===== DOCUMENT TEXT =====

= Bennett Haselton =

American activist (born 1978)

Bennett Haselton (born November 20, 1978) is the founder of Circumventor.com and Peacefire.org, two US-based websites dedicated to combating Internet censorship. Peacefire.org is focused on documenting flaws in commercial Internet blocking programs. Circumventor.com is dedicated to distributing anti-censorship tools to users in countries such as China and Iran, and as of 2011 has over 3 million subscribers through distribution channels including email and Facebook pages.

Haselton has appeared on CNN and The Montel Williams Show to discuss First Amendment issues and been quoted in The New York Times, The Washington Post, The Seattle Times, and The Village Voice.

Haselton has testified before the US Child Online Protection Commission and as an expert witness for the ACLU.

He is the Guinness World Record holder for the most country capitals named in 60 seconds in response to a prompt of a random country name, achieving the first verified perfect score on December 12, 2015.

===== PROVIDED RECORDS =====

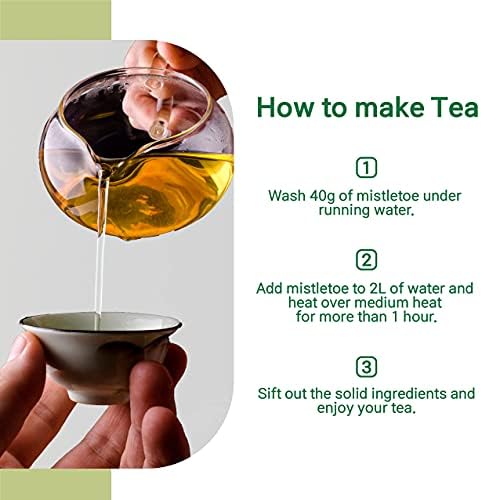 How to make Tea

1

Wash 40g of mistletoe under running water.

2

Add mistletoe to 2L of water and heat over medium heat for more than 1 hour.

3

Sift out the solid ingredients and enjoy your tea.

=====
===== PROVIDED RECORDS =====

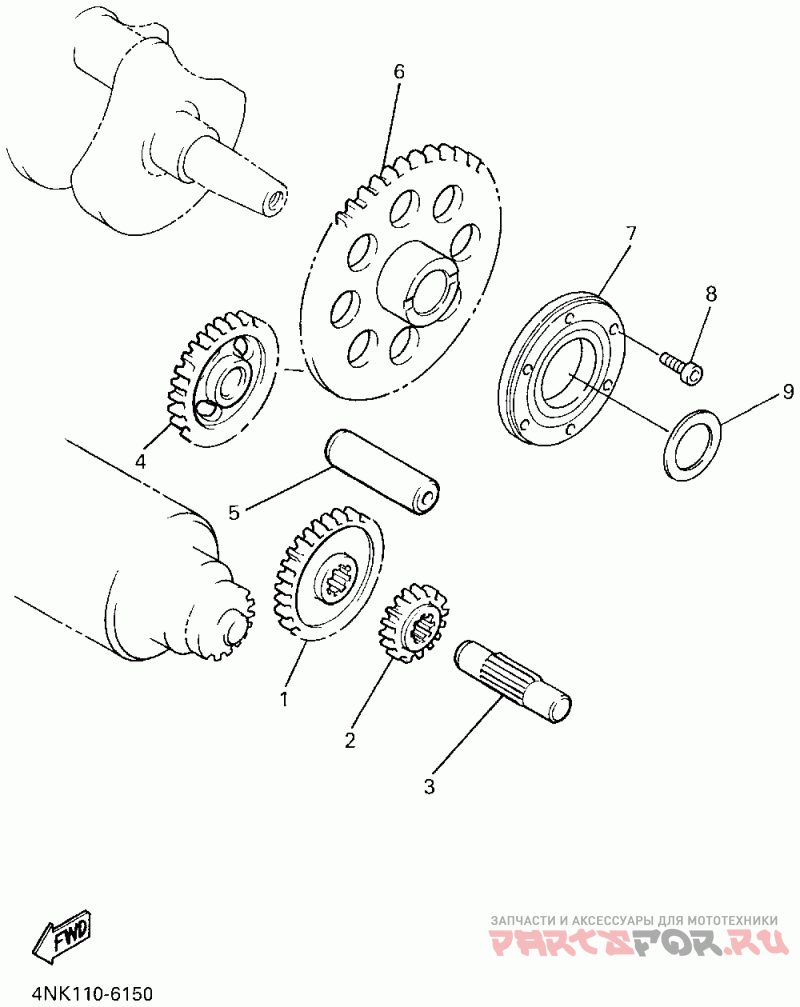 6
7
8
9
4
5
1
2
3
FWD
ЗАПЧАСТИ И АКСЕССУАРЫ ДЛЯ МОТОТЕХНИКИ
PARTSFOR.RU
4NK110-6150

=====
===== PROVIDED RECORDS =====

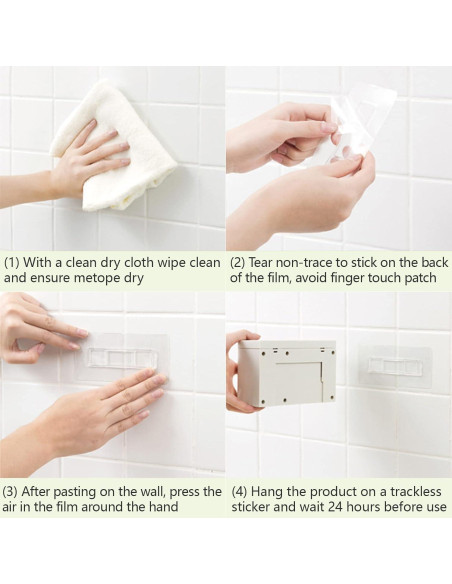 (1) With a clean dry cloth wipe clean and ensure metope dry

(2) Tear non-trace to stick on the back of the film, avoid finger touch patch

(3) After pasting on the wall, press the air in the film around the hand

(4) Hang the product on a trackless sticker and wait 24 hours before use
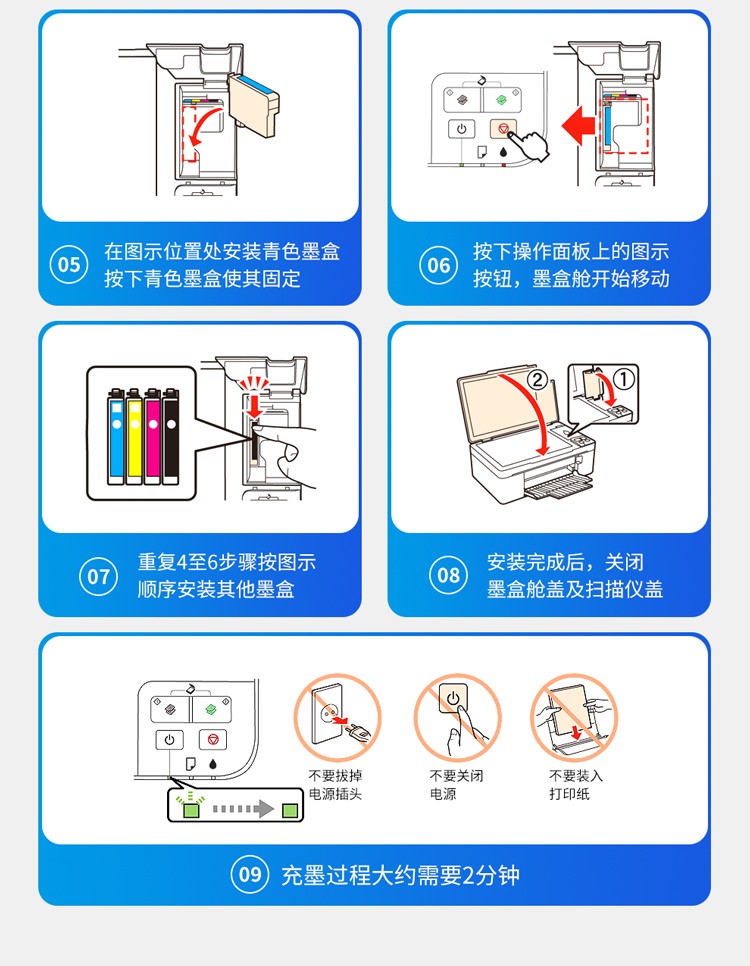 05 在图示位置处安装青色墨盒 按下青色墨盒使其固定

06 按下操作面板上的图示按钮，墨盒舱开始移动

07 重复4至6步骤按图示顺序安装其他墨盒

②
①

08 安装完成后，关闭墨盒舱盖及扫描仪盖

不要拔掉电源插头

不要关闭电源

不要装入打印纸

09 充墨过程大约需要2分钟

=====

* QUESTIONS *
1. From the biography of Bennett Haselton, extract the passage from "Bennett Haselton (born" up to and including "The Village Voice.".
2. Write the next part of the biography of Bennett Haselton, picking up after its final sentence.

* ANSWERS *
1.
Bennett Haselton (born November 20, 1978) is the founder of Circumventor.com and Peacefire.org, two US-based websites dedicated to combating Internet censorship. Peacefire.org is focused on documenting flaws in commercial Internet blocking programs. Circumventor.com is dedicated to distributing anti-censorship tools to users in countries such as China and Iran, and as of 2011 has over 3 million subscribers through distribution channels including email and Facebook pages.

Haselton has appeared on CNN and The Montel Williams Show to discuss First Amendment issues and been quoted in The New York Times, The Washington Post, The Seattle Times, and The Village Voice.

2.
He listed in the Google Vulnerability Program Hall Of Fame for finding and fixing security holes in Google products.

==Early life and education==
Haselton was born in Oklahoma. Haselton's father is a geophysicist and his mother is a piano teacher. Haselton lived in England and Denmark and graduated from Copenhagen International School. At 15, Haselton became a member of the Danish National Math Team.

Haselton's interest in censorship dates from when he was 10 years old and heard swear words for the first time.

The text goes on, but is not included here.